What the existing bloombits structure does is relatively simple: for each 32768 block long chain section it takes the 2048 bit long bloom filters from each header and does a 90 degree rotation on this 2k * 32k bit map, creating 32k long bit vectors (each bit corresponding to a block) for each of the 2k bloom filter bit positions. This is useful because for each event search we only need to read/fetch 3 of these bit vectors and binary AND them together, resulting in all the filter matches for a 32k block long chain section. These bit vectors are also compressed, making the processing of an adequately sparse filter even more efficient. Of course, currently the filter data is not sparse enough but with this data structure making it more sparse only has a logarithmical cost (making the average distance between "1" bits twice as big adds only one extra compressed bit per "1" bit in the original filter). So the point of this proposal is to create a sparse bloombits structure, put it in a merkle tree and add the root hash to each block header, making it possible for light clients to receive merkle proofs for log event filter matches for the entire chain history, proven from the most recent header. Making this structure a standard would also hugely benefit the log search performance of all exec layer full nodes.
Making the filter more sparse is possible either by making the bloom filter larger or by using multiple filters per block. My proposal is to do both: increase the bloom filter length to somewhere between 16k and 64k (I did the calculations with 64k size, see note at the end) and create a separate filter for each searchable value (contract addresses and event identifier hashes). Since false positive rates will be extremely low anyway, 2 bits per filter is probably enough. This means that blocks usually generate hundreds/thousands of 64k bit long filter columns, each of which contains exactly 2 "1" bits (of course these can be handled in a compressed form). 1M (2^20) such column form a section, so when the section is completed we get 64k horizontal bit vectors, 1M long each. These vectors are usually super sparse, having one "1" bit per 32k bits on average (32 per vector), which means that they can be compressed to cca 64 bytes average (in the worst case an individual vector can be 128k long though if it's not compressible at all but that's still manageable). These compressed vectors are hashed into a binary merkle three, first horizontally (max 16M entries per row should be enough for cca 6000 years) then vertically (64k rows). This structure makes it efficient to retrieve two relevant rows per searched value with merkle proofs. The storage burden on the full nodes is 4 bytes of compressed bit vector data per searchable value which is much less than the 32 bytes of the value itself that is stored in the receipts. The entire binary merkle tree (when all internal nodes are stored) adds another 4 bytes per value but that data should only be stored by full nodes wanting to serve light nodes.

DATA RECORDS ::
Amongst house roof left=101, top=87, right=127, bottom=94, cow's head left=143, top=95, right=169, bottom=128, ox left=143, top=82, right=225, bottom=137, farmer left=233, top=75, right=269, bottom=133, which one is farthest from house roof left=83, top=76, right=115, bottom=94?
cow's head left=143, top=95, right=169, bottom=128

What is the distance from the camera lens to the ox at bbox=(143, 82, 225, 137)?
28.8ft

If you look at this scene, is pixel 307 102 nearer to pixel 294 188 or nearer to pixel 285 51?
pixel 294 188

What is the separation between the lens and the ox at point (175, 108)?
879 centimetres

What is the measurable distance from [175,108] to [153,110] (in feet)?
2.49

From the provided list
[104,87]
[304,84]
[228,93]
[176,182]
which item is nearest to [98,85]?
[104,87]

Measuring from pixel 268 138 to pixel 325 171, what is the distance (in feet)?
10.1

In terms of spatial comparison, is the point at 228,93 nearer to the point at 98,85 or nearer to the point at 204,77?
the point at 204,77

==

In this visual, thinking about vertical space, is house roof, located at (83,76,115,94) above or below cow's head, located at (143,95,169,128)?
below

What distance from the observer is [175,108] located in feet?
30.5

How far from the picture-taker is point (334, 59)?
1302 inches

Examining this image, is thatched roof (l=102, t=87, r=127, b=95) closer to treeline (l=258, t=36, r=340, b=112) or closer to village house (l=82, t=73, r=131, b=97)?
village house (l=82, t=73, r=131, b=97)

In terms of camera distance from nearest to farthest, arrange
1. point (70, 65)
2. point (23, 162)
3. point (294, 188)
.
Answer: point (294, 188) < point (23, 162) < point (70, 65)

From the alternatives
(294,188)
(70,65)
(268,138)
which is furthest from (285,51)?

TASK REQUIREMENTS ::
Condense the paragraph of the bloombits proposal that begins "What the existing bloombits structure does" into a short list of its main points. The lines have no connection to the bloombits proposal.

TASK SOLUTION ::
- For each 32,768-block chain section, the current bloombits structure rotates the 2,048-bit bloom filters from the headers by 90 degrees. This produces one 32k-long bit vector, with one bit per block, for each of the 2k filter bit positions.
- An event search reads only three of these vectors and ANDs them together to find all filter matches in the section.
- The vectors are compressed, so sparse filters are processed more efficiently. Current filter data is not sparse enough, but making it sparser costs only logarithmically: doubling the average gap between "1" bits adds one compressed bit per "1" bit.
- The proposal is to build a sparse bloombits structure, put it in a merkle tree, and add the root hash to each block header. Light clients could then receive merkle proofs of log event filter matches for the entire chain history, proven from the most recent header.
- Making the structure a standard would also greatly improve log search performance for all exec layer full nodes.